Hiroshima
Le dôme de Genbaku à Hiroshima, là où la bombe est tombée. Photo: Wikicommons

Hiroshima: le feu qui dévore

6 aout 1945. 8 heures, 16 minutes et 2 secondes. Le feu atomique rase instantanément les trois quarts des bâtiments de la ville d’Hiroshima, au Japon. 75 000 personnes, presque toutes des civils, meurent sur le coup. 50 000 autres vont mourir des conséquences de blessures diverses et de l’exposition aux radiations dans les trois semaines suivantes.

Jamais dans notre histoire multimillénaire l’humain n’avait causé une telle destruction. Le choc est tellement fort qu’il ne reste absolument aucune trace des bâtiments et des gens qui se trouvaient dans un diamètre de 500 mètres du point d’impact.

Vous avez bien lu, 500 mètres, un demi-kilomètre (un tiers de miles si vous êtes plus vieux). Pour vous donner un ordre de grandeur facile à visualiser, c’est presque 10 minutes de marche au pas moyen d’un être humain. Et tout s’est volatilisé. 

Pas de ruines, pas de cadavres. Rien. Le néant. Comme si la ville et ses habitants avaient disparu en un vengeur claquement de doigts divin.

Vers la bombe atomique

Mais cet épisode de désolation n’a pas été initié par de quelconques dieux.

C’est le président et le haut commandement militaire américains qui ont pris la décision. Il fallait donner un grand coup pour casser la volonté des Japonais à se battre et, surtout, pour éviter des milliers de morts américains supplémentaires. Parce que, quoiqu’en disent nos histoires de guerres qui n’insistent bien souvent que sur les Allemands, les Japonais aussi étaient de féroces combattants.

Les blessés et les morts américains se comptaient par milliers chaque fois qu’Oncle Sam réussissait à prendre une ile grosse comme une noisette à l’Empire du soleil levant. Iwo Jima, Guam, Guadalcanal, les Philippines, les iles Salomon ont toutes été conquises au prix de milliers de vies. 

Le problème est que, des iles dans le pacifique il y en a des tonnes, une vraie cargaison de noisettes. Et elles étaient toutes bourrées de soldats japonais préférant mourir plutôt que de se rendre dans le déshonneur, bushido oblige. 

En somme, dans les deux camps, le raisonnement était le même : la vie des nôtres vaut plus qu’une vie ennemie, et ce, malgré une humanité commune qui a été sciemment reléguée aux oubliettes à coup de propagande depuis six ans. 

L’imbécilité de la guerre à son paroxysme.

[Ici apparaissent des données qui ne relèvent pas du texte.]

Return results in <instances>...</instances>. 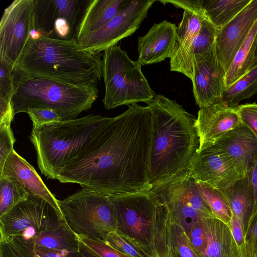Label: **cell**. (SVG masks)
<instances>
[{"label": "cell", "instance_id": "6da1fadb", "mask_svg": "<svg viewBox=\"0 0 257 257\" xmlns=\"http://www.w3.org/2000/svg\"><path fill=\"white\" fill-rule=\"evenodd\" d=\"M114 117L104 116L56 179L109 197L149 192L148 165L152 113L137 103Z\"/></svg>", "mask_w": 257, "mask_h": 257}, {"label": "cell", "instance_id": "7a4b0ae2", "mask_svg": "<svg viewBox=\"0 0 257 257\" xmlns=\"http://www.w3.org/2000/svg\"><path fill=\"white\" fill-rule=\"evenodd\" d=\"M152 113L148 177L152 188L188 170L199 148L196 118L175 100L156 94Z\"/></svg>", "mask_w": 257, "mask_h": 257}, {"label": "cell", "instance_id": "3957f363", "mask_svg": "<svg viewBox=\"0 0 257 257\" xmlns=\"http://www.w3.org/2000/svg\"><path fill=\"white\" fill-rule=\"evenodd\" d=\"M15 69L32 77L90 84L102 77V59L76 39L44 34L37 39L29 38Z\"/></svg>", "mask_w": 257, "mask_h": 257}, {"label": "cell", "instance_id": "277c9868", "mask_svg": "<svg viewBox=\"0 0 257 257\" xmlns=\"http://www.w3.org/2000/svg\"><path fill=\"white\" fill-rule=\"evenodd\" d=\"M13 114L33 108L56 110L62 121L73 119L90 109L98 97L97 83L74 84L54 79L29 76L14 70Z\"/></svg>", "mask_w": 257, "mask_h": 257}, {"label": "cell", "instance_id": "5b68a950", "mask_svg": "<svg viewBox=\"0 0 257 257\" xmlns=\"http://www.w3.org/2000/svg\"><path fill=\"white\" fill-rule=\"evenodd\" d=\"M103 118L101 115L90 114L33 128L30 138L37 152L41 173L48 178L56 179Z\"/></svg>", "mask_w": 257, "mask_h": 257}, {"label": "cell", "instance_id": "8992f818", "mask_svg": "<svg viewBox=\"0 0 257 257\" xmlns=\"http://www.w3.org/2000/svg\"><path fill=\"white\" fill-rule=\"evenodd\" d=\"M142 66L117 45L104 51L102 77L105 94L102 101L105 109L139 102L148 103L154 98L156 94L142 72Z\"/></svg>", "mask_w": 257, "mask_h": 257}, {"label": "cell", "instance_id": "52a82bcc", "mask_svg": "<svg viewBox=\"0 0 257 257\" xmlns=\"http://www.w3.org/2000/svg\"><path fill=\"white\" fill-rule=\"evenodd\" d=\"M64 219L78 236L105 241L107 234L117 230L115 212L110 197L82 188L59 200Z\"/></svg>", "mask_w": 257, "mask_h": 257}, {"label": "cell", "instance_id": "ba28073f", "mask_svg": "<svg viewBox=\"0 0 257 257\" xmlns=\"http://www.w3.org/2000/svg\"><path fill=\"white\" fill-rule=\"evenodd\" d=\"M65 222L47 201L28 195L0 218V240L26 241L39 232L57 228Z\"/></svg>", "mask_w": 257, "mask_h": 257}, {"label": "cell", "instance_id": "9c48e42d", "mask_svg": "<svg viewBox=\"0 0 257 257\" xmlns=\"http://www.w3.org/2000/svg\"><path fill=\"white\" fill-rule=\"evenodd\" d=\"M37 1L15 0L4 11L0 22V58L16 68L31 30L37 24Z\"/></svg>", "mask_w": 257, "mask_h": 257}, {"label": "cell", "instance_id": "30bf717a", "mask_svg": "<svg viewBox=\"0 0 257 257\" xmlns=\"http://www.w3.org/2000/svg\"><path fill=\"white\" fill-rule=\"evenodd\" d=\"M154 0L130 1L127 5L98 31L78 42L93 53L100 54L134 34L147 16Z\"/></svg>", "mask_w": 257, "mask_h": 257}, {"label": "cell", "instance_id": "8fae6325", "mask_svg": "<svg viewBox=\"0 0 257 257\" xmlns=\"http://www.w3.org/2000/svg\"><path fill=\"white\" fill-rule=\"evenodd\" d=\"M188 170L197 181L206 183L219 190L228 188L244 177L215 144L197 152Z\"/></svg>", "mask_w": 257, "mask_h": 257}, {"label": "cell", "instance_id": "7c38bea8", "mask_svg": "<svg viewBox=\"0 0 257 257\" xmlns=\"http://www.w3.org/2000/svg\"><path fill=\"white\" fill-rule=\"evenodd\" d=\"M225 73L218 61L215 43L194 57L193 92L200 108L222 102Z\"/></svg>", "mask_w": 257, "mask_h": 257}, {"label": "cell", "instance_id": "4fadbf2b", "mask_svg": "<svg viewBox=\"0 0 257 257\" xmlns=\"http://www.w3.org/2000/svg\"><path fill=\"white\" fill-rule=\"evenodd\" d=\"M113 205L117 230H124L138 239L147 238L150 219L157 211V203L150 191L146 193L109 197Z\"/></svg>", "mask_w": 257, "mask_h": 257}, {"label": "cell", "instance_id": "5bb4252c", "mask_svg": "<svg viewBox=\"0 0 257 257\" xmlns=\"http://www.w3.org/2000/svg\"><path fill=\"white\" fill-rule=\"evenodd\" d=\"M256 20L257 0H251L235 18L218 29L215 41L216 54L225 73Z\"/></svg>", "mask_w": 257, "mask_h": 257}, {"label": "cell", "instance_id": "9a60e30c", "mask_svg": "<svg viewBox=\"0 0 257 257\" xmlns=\"http://www.w3.org/2000/svg\"><path fill=\"white\" fill-rule=\"evenodd\" d=\"M240 122L238 106L221 102L200 108L195 122L200 143L197 152L214 144Z\"/></svg>", "mask_w": 257, "mask_h": 257}, {"label": "cell", "instance_id": "2e32d148", "mask_svg": "<svg viewBox=\"0 0 257 257\" xmlns=\"http://www.w3.org/2000/svg\"><path fill=\"white\" fill-rule=\"evenodd\" d=\"M0 177L15 182L29 195L45 200L64 218L59 200L50 191L33 166L14 150L7 158L0 171Z\"/></svg>", "mask_w": 257, "mask_h": 257}, {"label": "cell", "instance_id": "e0dca14e", "mask_svg": "<svg viewBox=\"0 0 257 257\" xmlns=\"http://www.w3.org/2000/svg\"><path fill=\"white\" fill-rule=\"evenodd\" d=\"M176 25L166 20L155 24L145 35L138 38V61L145 65L170 58L176 45Z\"/></svg>", "mask_w": 257, "mask_h": 257}, {"label": "cell", "instance_id": "ac0fdd59", "mask_svg": "<svg viewBox=\"0 0 257 257\" xmlns=\"http://www.w3.org/2000/svg\"><path fill=\"white\" fill-rule=\"evenodd\" d=\"M243 176L257 161V137L241 122L216 142Z\"/></svg>", "mask_w": 257, "mask_h": 257}, {"label": "cell", "instance_id": "d6986e66", "mask_svg": "<svg viewBox=\"0 0 257 257\" xmlns=\"http://www.w3.org/2000/svg\"><path fill=\"white\" fill-rule=\"evenodd\" d=\"M206 246L200 257H242L229 225L214 217L202 219Z\"/></svg>", "mask_w": 257, "mask_h": 257}, {"label": "cell", "instance_id": "ffe728a7", "mask_svg": "<svg viewBox=\"0 0 257 257\" xmlns=\"http://www.w3.org/2000/svg\"><path fill=\"white\" fill-rule=\"evenodd\" d=\"M129 2V0L90 1L78 24L76 40L78 42L101 29Z\"/></svg>", "mask_w": 257, "mask_h": 257}, {"label": "cell", "instance_id": "44dd1931", "mask_svg": "<svg viewBox=\"0 0 257 257\" xmlns=\"http://www.w3.org/2000/svg\"><path fill=\"white\" fill-rule=\"evenodd\" d=\"M218 29L206 17L202 23L201 29L186 53L175 62L170 64V70L184 74L192 79L194 57L204 53L215 43Z\"/></svg>", "mask_w": 257, "mask_h": 257}, {"label": "cell", "instance_id": "7402d4cb", "mask_svg": "<svg viewBox=\"0 0 257 257\" xmlns=\"http://www.w3.org/2000/svg\"><path fill=\"white\" fill-rule=\"evenodd\" d=\"M220 190L228 203L232 214L241 222L245 233L253 205L252 191L248 175L228 188Z\"/></svg>", "mask_w": 257, "mask_h": 257}, {"label": "cell", "instance_id": "603a6c76", "mask_svg": "<svg viewBox=\"0 0 257 257\" xmlns=\"http://www.w3.org/2000/svg\"><path fill=\"white\" fill-rule=\"evenodd\" d=\"M257 41V20L246 40L236 52L225 74V89L242 77L255 66V52Z\"/></svg>", "mask_w": 257, "mask_h": 257}, {"label": "cell", "instance_id": "cb8c5ba5", "mask_svg": "<svg viewBox=\"0 0 257 257\" xmlns=\"http://www.w3.org/2000/svg\"><path fill=\"white\" fill-rule=\"evenodd\" d=\"M12 240L59 251H79L80 245L78 236L72 230L66 222L57 228L39 232L28 241Z\"/></svg>", "mask_w": 257, "mask_h": 257}, {"label": "cell", "instance_id": "d4e9b609", "mask_svg": "<svg viewBox=\"0 0 257 257\" xmlns=\"http://www.w3.org/2000/svg\"><path fill=\"white\" fill-rule=\"evenodd\" d=\"M251 0H203L207 18L218 29L235 18Z\"/></svg>", "mask_w": 257, "mask_h": 257}, {"label": "cell", "instance_id": "484cf974", "mask_svg": "<svg viewBox=\"0 0 257 257\" xmlns=\"http://www.w3.org/2000/svg\"><path fill=\"white\" fill-rule=\"evenodd\" d=\"M205 17L206 16L184 11L181 21L177 27L176 45L170 58V64L176 61L188 50L199 33Z\"/></svg>", "mask_w": 257, "mask_h": 257}, {"label": "cell", "instance_id": "4316f807", "mask_svg": "<svg viewBox=\"0 0 257 257\" xmlns=\"http://www.w3.org/2000/svg\"><path fill=\"white\" fill-rule=\"evenodd\" d=\"M257 93V65L224 90L222 102L237 107L240 101Z\"/></svg>", "mask_w": 257, "mask_h": 257}, {"label": "cell", "instance_id": "83f0119b", "mask_svg": "<svg viewBox=\"0 0 257 257\" xmlns=\"http://www.w3.org/2000/svg\"><path fill=\"white\" fill-rule=\"evenodd\" d=\"M0 122L12 121V100L15 94L14 68L6 60L0 58Z\"/></svg>", "mask_w": 257, "mask_h": 257}, {"label": "cell", "instance_id": "f1b7e54d", "mask_svg": "<svg viewBox=\"0 0 257 257\" xmlns=\"http://www.w3.org/2000/svg\"><path fill=\"white\" fill-rule=\"evenodd\" d=\"M197 184L200 195L214 217L229 225L232 212L222 191L204 182L197 181Z\"/></svg>", "mask_w": 257, "mask_h": 257}, {"label": "cell", "instance_id": "f546056e", "mask_svg": "<svg viewBox=\"0 0 257 257\" xmlns=\"http://www.w3.org/2000/svg\"><path fill=\"white\" fill-rule=\"evenodd\" d=\"M28 195L15 182L0 177V218L25 199Z\"/></svg>", "mask_w": 257, "mask_h": 257}, {"label": "cell", "instance_id": "4dcf8cb0", "mask_svg": "<svg viewBox=\"0 0 257 257\" xmlns=\"http://www.w3.org/2000/svg\"><path fill=\"white\" fill-rule=\"evenodd\" d=\"M49 3L53 8L54 16L66 20L72 30L79 9L80 1L77 0H52Z\"/></svg>", "mask_w": 257, "mask_h": 257}, {"label": "cell", "instance_id": "1f68e13d", "mask_svg": "<svg viewBox=\"0 0 257 257\" xmlns=\"http://www.w3.org/2000/svg\"><path fill=\"white\" fill-rule=\"evenodd\" d=\"M11 240L19 247L28 253L33 255H38L41 257H82L80 251L56 250L39 246L30 243Z\"/></svg>", "mask_w": 257, "mask_h": 257}, {"label": "cell", "instance_id": "d6a6232c", "mask_svg": "<svg viewBox=\"0 0 257 257\" xmlns=\"http://www.w3.org/2000/svg\"><path fill=\"white\" fill-rule=\"evenodd\" d=\"M11 121L0 122V171L10 153L14 150L15 142L12 129Z\"/></svg>", "mask_w": 257, "mask_h": 257}, {"label": "cell", "instance_id": "836d02e7", "mask_svg": "<svg viewBox=\"0 0 257 257\" xmlns=\"http://www.w3.org/2000/svg\"><path fill=\"white\" fill-rule=\"evenodd\" d=\"M80 241L100 257H130L105 241L78 236Z\"/></svg>", "mask_w": 257, "mask_h": 257}, {"label": "cell", "instance_id": "e575fe53", "mask_svg": "<svg viewBox=\"0 0 257 257\" xmlns=\"http://www.w3.org/2000/svg\"><path fill=\"white\" fill-rule=\"evenodd\" d=\"M27 113L33 122V128H38L44 124L62 121L59 113L50 108H40L29 109Z\"/></svg>", "mask_w": 257, "mask_h": 257}, {"label": "cell", "instance_id": "d590c367", "mask_svg": "<svg viewBox=\"0 0 257 257\" xmlns=\"http://www.w3.org/2000/svg\"><path fill=\"white\" fill-rule=\"evenodd\" d=\"M242 257H257V212L247 224Z\"/></svg>", "mask_w": 257, "mask_h": 257}, {"label": "cell", "instance_id": "8d00e7d4", "mask_svg": "<svg viewBox=\"0 0 257 257\" xmlns=\"http://www.w3.org/2000/svg\"><path fill=\"white\" fill-rule=\"evenodd\" d=\"M105 242L130 257H143L134 246L125 241L116 231L110 232Z\"/></svg>", "mask_w": 257, "mask_h": 257}, {"label": "cell", "instance_id": "74e56055", "mask_svg": "<svg viewBox=\"0 0 257 257\" xmlns=\"http://www.w3.org/2000/svg\"><path fill=\"white\" fill-rule=\"evenodd\" d=\"M238 113L241 122L257 137V103L239 105Z\"/></svg>", "mask_w": 257, "mask_h": 257}, {"label": "cell", "instance_id": "f35d334b", "mask_svg": "<svg viewBox=\"0 0 257 257\" xmlns=\"http://www.w3.org/2000/svg\"><path fill=\"white\" fill-rule=\"evenodd\" d=\"M189 240L194 250L200 255L206 246V237L202 219L195 224L190 229Z\"/></svg>", "mask_w": 257, "mask_h": 257}, {"label": "cell", "instance_id": "ab89813d", "mask_svg": "<svg viewBox=\"0 0 257 257\" xmlns=\"http://www.w3.org/2000/svg\"><path fill=\"white\" fill-rule=\"evenodd\" d=\"M0 257H41L32 255L23 250L10 239L0 240Z\"/></svg>", "mask_w": 257, "mask_h": 257}, {"label": "cell", "instance_id": "60d3db41", "mask_svg": "<svg viewBox=\"0 0 257 257\" xmlns=\"http://www.w3.org/2000/svg\"><path fill=\"white\" fill-rule=\"evenodd\" d=\"M165 5L170 3L178 8L183 9L194 14L205 16L203 0H166L160 1Z\"/></svg>", "mask_w": 257, "mask_h": 257}, {"label": "cell", "instance_id": "b9f144b4", "mask_svg": "<svg viewBox=\"0 0 257 257\" xmlns=\"http://www.w3.org/2000/svg\"><path fill=\"white\" fill-rule=\"evenodd\" d=\"M229 227L232 235L242 255L245 243L244 229L243 226L240 220L236 216L232 214Z\"/></svg>", "mask_w": 257, "mask_h": 257}, {"label": "cell", "instance_id": "7bdbcfd3", "mask_svg": "<svg viewBox=\"0 0 257 257\" xmlns=\"http://www.w3.org/2000/svg\"><path fill=\"white\" fill-rule=\"evenodd\" d=\"M247 174L249 178L253 198V208L248 223L257 212V161Z\"/></svg>", "mask_w": 257, "mask_h": 257}, {"label": "cell", "instance_id": "ee69618b", "mask_svg": "<svg viewBox=\"0 0 257 257\" xmlns=\"http://www.w3.org/2000/svg\"><path fill=\"white\" fill-rule=\"evenodd\" d=\"M177 235L176 240L178 250L181 257H197L193 250L192 249L188 239L184 234L179 232Z\"/></svg>", "mask_w": 257, "mask_h": 257}, {"label": "cell", "instance_id": "f6af8a7d", "mask_svg": "<svg viewBox=\"0 0 257 257\" xmlns=\"http://www.w3.org/2000/svg\"><path fill=\"white\" fill-rule=\"evenodd\" d=\"M54 30L61 39H67L72 31L68 22L63 18H57L54 22Z\"/></svg>", "mask_w": 257, "mask_h": 257}, {"label": "cell", "instance_id": "bcb514c9", "mask_svg": "<svg viewBox=\"0 0 257 257\" xmlns=\"http://www.w3.org/2000/svg\"><path fill=\"white\" fill-rule=\"evenodd\" d=\"M80 251L82 257H100L80 241Z\"/></svg>", "mask_w": 257, "mask_h": 257}, {"label": "cell", "instance_id": "7dc6e473", "mask_svg": "<svg viewBox=\"0 0 257 257\" xmlns=\"http://www.w3.org/2000/svg\"><path fill=\"white\" fill-rule=\"evenodd\" d=\"M255 66L257 65V41H256V49H255Z\"/></svg>", "mask_w": 257, "mask_h": 257}]
</instances>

À ceux qui hésitaient à se battre, on ne manquait pas de rappeler les atrocités commises par le camp d’en face. Comme on ne développe pas des armes, en temps de guerre, pour les laisser dans les placards, il était naturel pour les alliés de se servir de l’arme atomique. Et n’allez surtout pas penser que les puissances de l’axe auraient hésité avoir eu la même opportunité technologique… 

Posséder le pouvoir divin

Étonnamment, après le bombardement atomique du 6 aout, les autorités japonaises se sont murées dans le silence le plus complet. Il n’y a eu aucune réaction officielle et encore bien moins de tentative de joindre le camp allié pour négocier. Même que, trois jours plus tard, le matin du 9 aout 1945, les tramways circulaient à nouveau dans les rues d’Hiroshima. On tentait péniblement de retourner à une vie normale. C’est tout dire de la résilience du peuple japonais devant l’épreuve. 

Une seconde attaque nucléaire suivra presque au même moment sur la ville de Nagasaki. Le scénario sera exactement le même que trois jours plus tôt : une destruction aux proportions bibliques. Ce qui mènera, le 15 aout, à la capitulation de l’Empereur Hirohito et à la fin du conflit.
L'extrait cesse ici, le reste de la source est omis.